Un codice identificativo, un modo per guardare avanti, per superare il Futurismo e la Metafisica richiamandosi alla suggestione della classicità. Ritorno all’ordine che dà sicurezza, fa recuperare i valori e fa ritornare al mestiere (come suggeriva De Chirico), ma è allo stesso tempo un bel termine di paragone, una prova difficile. Mettersi in rapporto con Piero della Francesca, come fa nel ’22 Felice Casorati quando ritrae Silvana Cenni come se fosse la Madonna della Misericordia di quasi cinque secoli prima, significa re-interpretare e non imitare. Antichità come dimensione del sogno, rinascimento come radici formali: giusto il binario di analisi di Daniela Ferrari, curatrice della mostra con Beatrice Avanzi, sotto la regia del direttore del Mart, Gianfranco Maraniello. 

Eterna Bellezza

Ed è strana la parabola comunicativa di Margherita Sarfatti e del suo gruppo di Novecento, nato nel salotto milanese del mercoledì. <L’arte nuova tanto più sarà classica, quanto meno incapperà nel classicismo>, professava lei, intellettuale e ovviamente amante del Duce, che costruisce l’homo novus per il Fascismo attraverso i sette artisti di Novecento. Casorati, Oppi, Sironi, Marussig, Dudreville, Funi e Bucci espongono nel ’22 alla Galleria Pesaro, due anni dopo alla Biennale di Venezia, nel ’26 Mussolini presiede all’apertura della loro mostra alla Permanente e poi il declino, le accuse violente, nel ’31 sono diventati nemici e si dissolvono tra le polemiche. Puf. Non servono più, probabilmente. Il potere è stato raggiunto, l’estetica deve dare la sicurezza dell’hic et nunc e non sfuggire verso l’idillio del tempo classico. Quel tanto di rivoluzionario, di <grido di liberazione> che la Sarfatti proclamava, con quel suo cognome di radice ebraica che faceva storcere il naso a molti, cede quindi il passo all’iconologia statuaria del vir, michelangiolesco oltremisura, supereoe in camicia nera.
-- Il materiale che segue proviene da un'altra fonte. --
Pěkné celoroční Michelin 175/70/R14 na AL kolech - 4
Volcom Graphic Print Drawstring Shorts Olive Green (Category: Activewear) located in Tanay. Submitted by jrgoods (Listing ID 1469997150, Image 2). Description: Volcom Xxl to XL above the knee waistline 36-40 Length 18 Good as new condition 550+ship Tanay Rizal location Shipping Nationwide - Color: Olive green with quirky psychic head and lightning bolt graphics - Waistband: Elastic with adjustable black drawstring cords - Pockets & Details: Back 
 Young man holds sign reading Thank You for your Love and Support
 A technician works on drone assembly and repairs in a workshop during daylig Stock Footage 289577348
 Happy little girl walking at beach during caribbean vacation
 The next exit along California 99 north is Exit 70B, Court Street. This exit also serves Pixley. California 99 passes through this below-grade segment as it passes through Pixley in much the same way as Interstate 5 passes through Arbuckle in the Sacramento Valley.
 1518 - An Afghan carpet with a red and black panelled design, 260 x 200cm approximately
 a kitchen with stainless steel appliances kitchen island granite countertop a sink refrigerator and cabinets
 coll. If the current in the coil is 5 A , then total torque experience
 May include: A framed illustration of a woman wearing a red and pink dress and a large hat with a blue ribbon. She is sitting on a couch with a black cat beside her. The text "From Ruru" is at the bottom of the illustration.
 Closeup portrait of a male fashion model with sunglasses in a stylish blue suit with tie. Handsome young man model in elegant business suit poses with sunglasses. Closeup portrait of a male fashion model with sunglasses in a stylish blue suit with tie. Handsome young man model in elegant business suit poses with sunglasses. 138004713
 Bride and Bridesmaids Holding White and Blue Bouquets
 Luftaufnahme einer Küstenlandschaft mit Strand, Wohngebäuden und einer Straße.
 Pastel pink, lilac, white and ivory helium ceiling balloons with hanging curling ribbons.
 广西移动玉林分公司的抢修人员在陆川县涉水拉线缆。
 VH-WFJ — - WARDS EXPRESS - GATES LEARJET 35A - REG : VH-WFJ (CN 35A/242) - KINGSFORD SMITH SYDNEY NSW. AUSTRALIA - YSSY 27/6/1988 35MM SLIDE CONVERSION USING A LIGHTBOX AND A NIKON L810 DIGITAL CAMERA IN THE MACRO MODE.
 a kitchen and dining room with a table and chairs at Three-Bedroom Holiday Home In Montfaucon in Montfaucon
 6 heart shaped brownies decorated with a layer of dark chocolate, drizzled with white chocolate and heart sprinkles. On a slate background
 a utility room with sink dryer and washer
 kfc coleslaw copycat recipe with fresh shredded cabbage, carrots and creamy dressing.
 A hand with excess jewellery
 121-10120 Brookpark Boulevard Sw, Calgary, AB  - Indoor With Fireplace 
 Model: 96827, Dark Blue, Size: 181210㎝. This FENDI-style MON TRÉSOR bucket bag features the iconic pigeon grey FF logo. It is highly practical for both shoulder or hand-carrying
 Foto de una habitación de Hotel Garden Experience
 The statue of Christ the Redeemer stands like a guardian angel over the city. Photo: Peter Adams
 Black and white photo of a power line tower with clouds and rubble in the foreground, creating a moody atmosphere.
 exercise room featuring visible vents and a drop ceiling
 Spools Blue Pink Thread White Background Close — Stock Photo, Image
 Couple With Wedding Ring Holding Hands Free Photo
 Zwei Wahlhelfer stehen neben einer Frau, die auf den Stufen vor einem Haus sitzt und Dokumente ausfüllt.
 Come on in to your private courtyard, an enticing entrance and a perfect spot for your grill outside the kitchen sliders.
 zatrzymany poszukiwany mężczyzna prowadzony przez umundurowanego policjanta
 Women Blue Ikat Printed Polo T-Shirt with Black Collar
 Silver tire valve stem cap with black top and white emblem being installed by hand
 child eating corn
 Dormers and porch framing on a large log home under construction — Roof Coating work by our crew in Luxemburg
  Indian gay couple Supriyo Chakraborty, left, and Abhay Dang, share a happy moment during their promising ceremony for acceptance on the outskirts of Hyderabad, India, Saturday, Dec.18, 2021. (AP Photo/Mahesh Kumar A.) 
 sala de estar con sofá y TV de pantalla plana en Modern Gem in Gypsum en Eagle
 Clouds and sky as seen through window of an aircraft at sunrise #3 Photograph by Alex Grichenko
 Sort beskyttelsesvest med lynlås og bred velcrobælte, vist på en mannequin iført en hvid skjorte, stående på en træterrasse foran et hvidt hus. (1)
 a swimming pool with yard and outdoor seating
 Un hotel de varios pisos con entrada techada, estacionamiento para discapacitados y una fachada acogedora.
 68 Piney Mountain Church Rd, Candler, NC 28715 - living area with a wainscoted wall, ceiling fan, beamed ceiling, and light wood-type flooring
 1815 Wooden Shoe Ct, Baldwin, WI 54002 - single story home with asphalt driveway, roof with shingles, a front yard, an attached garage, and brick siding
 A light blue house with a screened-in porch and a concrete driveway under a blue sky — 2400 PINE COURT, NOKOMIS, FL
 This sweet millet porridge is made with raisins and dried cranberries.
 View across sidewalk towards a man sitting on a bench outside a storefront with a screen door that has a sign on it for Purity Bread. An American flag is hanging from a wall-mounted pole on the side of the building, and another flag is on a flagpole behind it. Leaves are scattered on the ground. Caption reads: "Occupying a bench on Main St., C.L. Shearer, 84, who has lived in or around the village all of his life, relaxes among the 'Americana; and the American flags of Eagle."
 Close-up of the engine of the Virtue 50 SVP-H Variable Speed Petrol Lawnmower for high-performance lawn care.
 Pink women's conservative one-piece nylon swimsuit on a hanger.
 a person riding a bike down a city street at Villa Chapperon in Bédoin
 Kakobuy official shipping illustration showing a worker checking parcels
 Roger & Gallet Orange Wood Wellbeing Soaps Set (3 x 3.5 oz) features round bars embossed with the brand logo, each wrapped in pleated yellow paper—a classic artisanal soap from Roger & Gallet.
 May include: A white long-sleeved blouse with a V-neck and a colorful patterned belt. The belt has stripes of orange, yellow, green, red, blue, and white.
Questa mostra, oltre cento capolavori divisi per generi, porta il suo contributo critico (quindi: si può fare ricerca e staccare migliaia di biglietti) a evidenziare la ventata di bellezza che poi si propaga ad altri maestri del Novecento, da Morandi a Martini, a Wildt, a Cagnaccio di San Pietro. Ci riesce Casorati con i nudi asessuati del Concerto (1924) dagli echi masacceschi (il Battesimo dei Neofiti della Cappella Brancacci a Firenze) e, perché no, ingresiani. Il concerto dell’armonia divina e la nudità platonica dell’idea. Gli enigmi delle piazze vuote di De Chirico e il mito degli Argonauti di suo fratello Savinio costituiscono la prima delle sette sezioni in cui si articola la mostra.

Si approfondisce l’antico (il Ritratto di signora di Massimo Campigli, del ’24) e il tema del ritratto, con un capolavoro come Donne per le scale di Antonio Donghi del 1929, muta elegia di chiacchiere condominiali, un classico appunto. Si passa quindi al Nudo, come quello di   Marussig con la sensualità della sua Venere, che fu di Tiziano e poi di Manet. Il paesaggio visto con gli occhi  di Sironi ne L’Attesa (1931), una figura divenuta statua attende lo sbarco di una nave scultura, un tempo lontanissimo che incarta i sentimenti. E la poetica degli oggetti quotidiani con una Natura morta del ’21 di Giorgio Morandi che fa emergere bottiglie e dettagli man mano che l’occhio si adegua al contorno per arrivare infine a celebrare le stagioni della vita con il Filo d’Oro di Adolfo Wildt, volto di fanciulla in marmo e senza occhi.